Requirement: Please reproduce everything from the line containing "How far away" down to the end of the records, both ends included, and leave the pictures out.

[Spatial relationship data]
++++
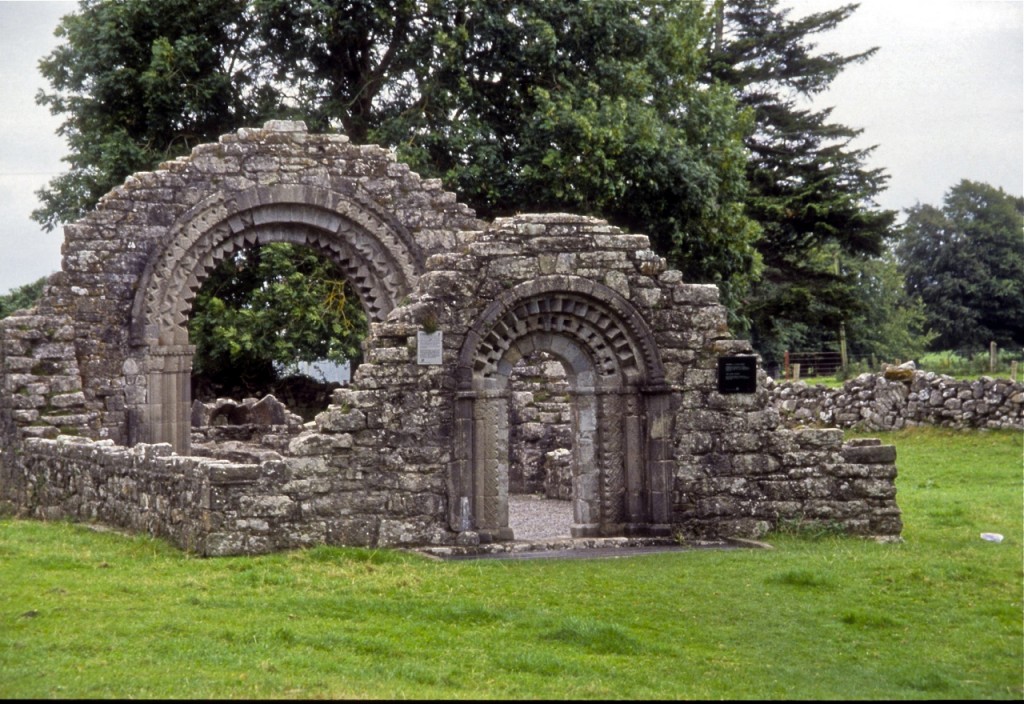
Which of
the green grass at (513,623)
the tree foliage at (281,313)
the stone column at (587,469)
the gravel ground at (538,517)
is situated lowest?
the green grass at (513,623)

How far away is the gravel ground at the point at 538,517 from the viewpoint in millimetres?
15336

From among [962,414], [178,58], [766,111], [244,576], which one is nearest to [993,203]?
[766,111]

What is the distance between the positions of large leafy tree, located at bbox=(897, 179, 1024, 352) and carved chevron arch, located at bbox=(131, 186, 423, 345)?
97.8ft

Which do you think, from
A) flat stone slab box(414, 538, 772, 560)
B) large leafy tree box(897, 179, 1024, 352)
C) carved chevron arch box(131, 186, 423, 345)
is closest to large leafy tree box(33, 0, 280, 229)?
carved chevron arch box(131, 186, 423, 345)

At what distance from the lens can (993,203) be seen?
2005 inches

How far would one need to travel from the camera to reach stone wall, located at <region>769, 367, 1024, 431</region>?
22.9m

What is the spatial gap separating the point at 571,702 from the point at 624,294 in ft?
22.0

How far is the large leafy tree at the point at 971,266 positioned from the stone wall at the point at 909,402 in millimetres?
20000

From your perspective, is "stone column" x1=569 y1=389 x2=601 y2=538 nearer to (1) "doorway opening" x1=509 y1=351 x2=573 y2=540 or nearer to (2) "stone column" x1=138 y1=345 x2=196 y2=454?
(1) "doorway opening" x1=509 y1=351 x2=573 y2=540

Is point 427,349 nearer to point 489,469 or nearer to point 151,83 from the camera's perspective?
point 489,469

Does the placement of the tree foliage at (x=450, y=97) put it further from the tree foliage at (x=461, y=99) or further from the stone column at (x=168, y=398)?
the stone column at (x=168, y=398)

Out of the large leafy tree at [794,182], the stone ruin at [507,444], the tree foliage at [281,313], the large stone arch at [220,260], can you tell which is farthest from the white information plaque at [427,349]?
the large leafy tree at [794,182]

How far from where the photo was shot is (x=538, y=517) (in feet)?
56.1

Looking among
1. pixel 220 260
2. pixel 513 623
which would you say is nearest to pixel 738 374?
pixel 513 623
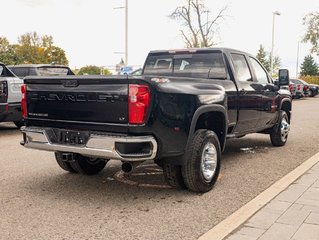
++++
Full solution:
How far away is the gravel ground at the point at 538,517 from the viewpoint in millimetres?
15336

From among [962,414], [178,58], [766,111], [244,576], which one is nearest to [993,203]?
[766,111]

What is the distance between the positions of large leafy tree, located at bbox=(897, 179, 1024, 352) and carved chevron arch, located at bbox=(131, 186, 423, 345)?
97.8ft

Which do you think, from
A) flat stone slab box(414, 538, 772, 560)
B) large leafy tree box(897, 179, 1024, 352)
C) carved chevron arch box(131, 186, 423, 345)
is closest to large leafy tree box(33, 0, 280, 229)?
carved chevron arch box(131, 186, 423, 345)

At what distance from the lens can (993,203) be seen?
2005 inches

How far would one need to travel from the camera to reach stone wall, located at <region>769, 367, 1024, 431</region>?
22.9m

What is the spatial gap separating the point at 571,702 from the point at 624,294 in ft?
22.0

How far is the large leafy tree at the point at 971,266 positioned from the stone wall at the point at 909,402 in millimetres?
20000

From your perspective, is "stone column" x1=569 y1=389 x2=601 y2=538 nearer to (1) "doorway opening" x1=509 y1=351 x2=573 y2=540 or nearer to (2) "stone column" x1=138 y1=345 x2=196 y2=454?
(1) "doorway opening" x1=509 y1=351 x2=573 y2=540

Is point 427,349 nearer to point 489,469 or nearer to point 151,83 from the camera's perspective?
point 489,469

Does the placement of the tree foliage at (x=450, y=97) put it further from the tree foliage at (x=461, y=99) or further from the stone column at (x=168, y=398)?
the stone column at (x=168, y=398)

Out of the large leafy tree at [794,182], the stone ruin at [507,444], the tree foliage at [281,313], the large stone arch at [220,260], can you tell which is farthest from the white information plaque at [427,349]?
the large leafy tree at [794,182]

How far from where the photo was shot is (x=538, y=517) (in feet)?
56.1

Looking among
1. pixel 220 260
2. pixel 513 623
which would you say is nearest to pixel 738 374?
pixel 513 623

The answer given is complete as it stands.